Florence Nightingale was born on May 12, 1820 in Florence, Italy.  Her name is derived from the city of her birth.

Her family was wealthy and well connected.  When she developed an interest in nursing her family was strongly opposed.  Florence was expected to conform to the social norms of the day for wealthy, well-bred women – marry well and raise children.  However, Florence was not to be denied.  She educated herself as to the science of nursing and eventually her family accepted her desire to become a nurse.

In 1853 the Crimean War broke out on the Balkan Peninsula (southeastern Europe) between Britain, France, Sardinia and the Ottoman Empire on one side and Russia on the other.  It was a particularly brutal war and many more soldiers were dying from illness than battle wounds.  Florence convinced the British government to permit her to travel to the area accompanied by some 38 nurses she had trained.  She found the sanitary conditions to be appalling.  Medicines were scarce; proper hygiene was non-existent; hospital tents were overcrowded and poorly ventilated; and mass infections of typhus and cholera were common.  The simplest wound was often a death sentence.  Reporting back to the British government she convinced them to improve conditions.

It was during this time that she earned the moniker “The Lady with the Lamp.”  It was derived from a story filed by a reporter for the London Times, which read, in part: “she is a ‘ministering angel’ … every poor fellow’s face softens with gratitude at the sight of her… she may be observed alone, with a little lamp in her hand, making her solitary rounds.”  Whether exaggerated or not, there seems to be little doubt that Florence’s contributions saved thousands of lives.
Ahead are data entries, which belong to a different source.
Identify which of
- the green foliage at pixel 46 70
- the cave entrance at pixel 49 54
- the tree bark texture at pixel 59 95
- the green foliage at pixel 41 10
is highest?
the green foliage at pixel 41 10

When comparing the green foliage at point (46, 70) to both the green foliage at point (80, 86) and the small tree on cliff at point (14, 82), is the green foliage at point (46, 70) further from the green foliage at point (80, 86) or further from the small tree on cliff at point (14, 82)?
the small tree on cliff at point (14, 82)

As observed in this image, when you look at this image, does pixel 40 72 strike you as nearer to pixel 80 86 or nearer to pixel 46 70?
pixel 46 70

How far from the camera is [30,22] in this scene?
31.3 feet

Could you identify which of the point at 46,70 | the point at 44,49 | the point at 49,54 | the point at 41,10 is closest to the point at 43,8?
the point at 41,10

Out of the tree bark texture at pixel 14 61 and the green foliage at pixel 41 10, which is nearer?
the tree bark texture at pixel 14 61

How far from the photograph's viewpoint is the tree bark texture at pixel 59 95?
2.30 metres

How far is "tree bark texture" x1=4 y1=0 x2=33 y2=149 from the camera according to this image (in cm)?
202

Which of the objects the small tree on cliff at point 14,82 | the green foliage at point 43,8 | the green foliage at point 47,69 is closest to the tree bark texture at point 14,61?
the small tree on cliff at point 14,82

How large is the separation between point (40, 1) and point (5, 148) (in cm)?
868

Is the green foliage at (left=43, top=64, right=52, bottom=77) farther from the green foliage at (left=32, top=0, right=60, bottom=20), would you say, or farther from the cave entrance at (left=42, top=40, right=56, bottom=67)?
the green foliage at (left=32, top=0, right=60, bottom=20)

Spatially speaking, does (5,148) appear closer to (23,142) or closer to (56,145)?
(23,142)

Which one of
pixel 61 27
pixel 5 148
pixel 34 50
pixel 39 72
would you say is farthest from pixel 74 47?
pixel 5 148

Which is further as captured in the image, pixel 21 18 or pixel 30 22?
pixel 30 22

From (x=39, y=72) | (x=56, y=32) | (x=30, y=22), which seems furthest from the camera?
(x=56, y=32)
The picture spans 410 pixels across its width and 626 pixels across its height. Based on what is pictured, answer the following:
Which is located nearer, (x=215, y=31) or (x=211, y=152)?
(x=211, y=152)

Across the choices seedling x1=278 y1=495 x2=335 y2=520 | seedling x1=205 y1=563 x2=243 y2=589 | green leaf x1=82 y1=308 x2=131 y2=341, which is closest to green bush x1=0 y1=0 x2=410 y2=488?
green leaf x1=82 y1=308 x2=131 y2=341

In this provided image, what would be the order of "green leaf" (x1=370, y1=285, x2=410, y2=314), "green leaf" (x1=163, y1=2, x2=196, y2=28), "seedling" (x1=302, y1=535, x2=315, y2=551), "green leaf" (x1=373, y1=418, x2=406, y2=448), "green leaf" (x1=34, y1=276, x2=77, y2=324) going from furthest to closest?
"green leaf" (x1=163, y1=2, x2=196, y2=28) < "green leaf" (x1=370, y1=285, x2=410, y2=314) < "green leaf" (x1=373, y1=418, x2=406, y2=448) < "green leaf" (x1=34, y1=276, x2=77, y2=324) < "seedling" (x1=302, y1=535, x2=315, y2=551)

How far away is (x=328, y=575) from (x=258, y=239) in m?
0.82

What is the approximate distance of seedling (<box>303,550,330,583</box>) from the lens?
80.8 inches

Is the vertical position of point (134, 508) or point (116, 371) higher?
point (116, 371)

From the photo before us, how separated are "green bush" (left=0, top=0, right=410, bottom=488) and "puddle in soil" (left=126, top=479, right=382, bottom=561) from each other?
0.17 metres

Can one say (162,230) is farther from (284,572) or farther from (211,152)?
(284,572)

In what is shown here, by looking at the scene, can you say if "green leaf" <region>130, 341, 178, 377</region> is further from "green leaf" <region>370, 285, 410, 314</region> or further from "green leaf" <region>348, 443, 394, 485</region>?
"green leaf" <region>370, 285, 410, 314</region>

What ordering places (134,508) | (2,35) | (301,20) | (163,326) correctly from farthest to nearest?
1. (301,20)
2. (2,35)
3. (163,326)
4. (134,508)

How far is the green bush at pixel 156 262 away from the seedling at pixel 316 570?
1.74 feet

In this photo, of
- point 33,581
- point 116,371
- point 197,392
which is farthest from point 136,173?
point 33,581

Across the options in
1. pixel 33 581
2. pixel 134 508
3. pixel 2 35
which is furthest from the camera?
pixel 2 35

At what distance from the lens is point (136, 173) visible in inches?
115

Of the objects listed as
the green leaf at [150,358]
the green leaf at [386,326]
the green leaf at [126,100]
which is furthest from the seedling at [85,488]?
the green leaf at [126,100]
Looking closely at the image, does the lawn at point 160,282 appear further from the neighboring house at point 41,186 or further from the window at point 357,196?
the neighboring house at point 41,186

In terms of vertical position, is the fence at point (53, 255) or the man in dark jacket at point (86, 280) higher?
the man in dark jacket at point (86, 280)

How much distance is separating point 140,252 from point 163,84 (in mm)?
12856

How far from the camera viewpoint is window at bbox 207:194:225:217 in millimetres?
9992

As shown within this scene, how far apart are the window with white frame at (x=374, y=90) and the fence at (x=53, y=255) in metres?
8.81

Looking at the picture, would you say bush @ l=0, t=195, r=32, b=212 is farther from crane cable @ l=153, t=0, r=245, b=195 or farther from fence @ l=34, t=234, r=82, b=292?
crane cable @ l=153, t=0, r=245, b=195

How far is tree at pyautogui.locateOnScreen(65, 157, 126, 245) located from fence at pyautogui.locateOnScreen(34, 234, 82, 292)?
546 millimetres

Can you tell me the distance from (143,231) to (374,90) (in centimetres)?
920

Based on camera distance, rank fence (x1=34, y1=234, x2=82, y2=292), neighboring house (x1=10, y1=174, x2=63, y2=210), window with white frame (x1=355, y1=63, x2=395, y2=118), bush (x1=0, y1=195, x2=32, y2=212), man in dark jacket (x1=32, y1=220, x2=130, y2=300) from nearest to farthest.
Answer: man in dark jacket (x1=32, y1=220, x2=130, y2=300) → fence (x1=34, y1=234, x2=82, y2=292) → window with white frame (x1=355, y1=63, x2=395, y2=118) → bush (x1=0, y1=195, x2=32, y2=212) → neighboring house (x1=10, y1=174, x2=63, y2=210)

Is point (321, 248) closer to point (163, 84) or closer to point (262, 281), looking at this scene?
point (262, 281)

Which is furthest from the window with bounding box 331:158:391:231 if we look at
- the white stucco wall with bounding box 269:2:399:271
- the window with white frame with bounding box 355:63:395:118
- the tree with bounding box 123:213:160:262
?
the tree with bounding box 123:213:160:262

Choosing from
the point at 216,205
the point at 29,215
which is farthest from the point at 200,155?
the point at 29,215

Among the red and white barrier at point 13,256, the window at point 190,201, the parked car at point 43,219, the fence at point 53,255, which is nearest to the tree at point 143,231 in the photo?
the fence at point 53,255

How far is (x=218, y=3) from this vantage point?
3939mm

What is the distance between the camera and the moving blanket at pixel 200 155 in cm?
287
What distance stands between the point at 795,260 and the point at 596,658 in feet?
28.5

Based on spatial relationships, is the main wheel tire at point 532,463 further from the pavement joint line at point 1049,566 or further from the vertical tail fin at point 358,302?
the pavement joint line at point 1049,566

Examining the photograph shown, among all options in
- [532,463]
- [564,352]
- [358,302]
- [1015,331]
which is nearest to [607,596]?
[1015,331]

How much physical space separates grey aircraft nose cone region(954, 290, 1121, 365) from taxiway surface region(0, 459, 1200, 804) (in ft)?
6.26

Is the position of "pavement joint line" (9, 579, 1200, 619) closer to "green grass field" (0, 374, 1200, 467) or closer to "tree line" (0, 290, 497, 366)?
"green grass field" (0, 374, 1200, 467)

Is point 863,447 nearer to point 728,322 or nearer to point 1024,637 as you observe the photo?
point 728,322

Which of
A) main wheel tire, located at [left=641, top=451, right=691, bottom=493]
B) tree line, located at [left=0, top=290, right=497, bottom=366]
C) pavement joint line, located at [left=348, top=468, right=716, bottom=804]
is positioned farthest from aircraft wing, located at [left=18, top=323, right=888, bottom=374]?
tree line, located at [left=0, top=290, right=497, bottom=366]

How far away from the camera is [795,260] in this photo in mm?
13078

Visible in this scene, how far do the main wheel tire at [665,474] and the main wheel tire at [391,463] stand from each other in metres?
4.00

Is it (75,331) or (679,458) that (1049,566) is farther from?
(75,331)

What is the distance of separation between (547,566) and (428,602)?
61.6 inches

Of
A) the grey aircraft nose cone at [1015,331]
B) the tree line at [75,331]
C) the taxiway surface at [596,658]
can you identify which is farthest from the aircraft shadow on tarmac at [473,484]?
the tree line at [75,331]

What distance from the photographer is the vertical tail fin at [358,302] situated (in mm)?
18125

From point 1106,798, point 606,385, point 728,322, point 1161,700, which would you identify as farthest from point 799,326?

After the war Florence continued her work, advocating for improved sanitary conditions and training nurses.  For example, she spent time in India where she noted that contaminated water and poor drainage were contributing to illness.  Many of the nurses she trained when on to ply her philosophy in other countries, notably the US during the Civil War.

Florence died on August 13, 1910 in London, but her contributions to society will live on.


Limitations of time and space limited me to just the above three women.  We all know that there have been many, many more.  Please advise me of  others that I may have  omitted.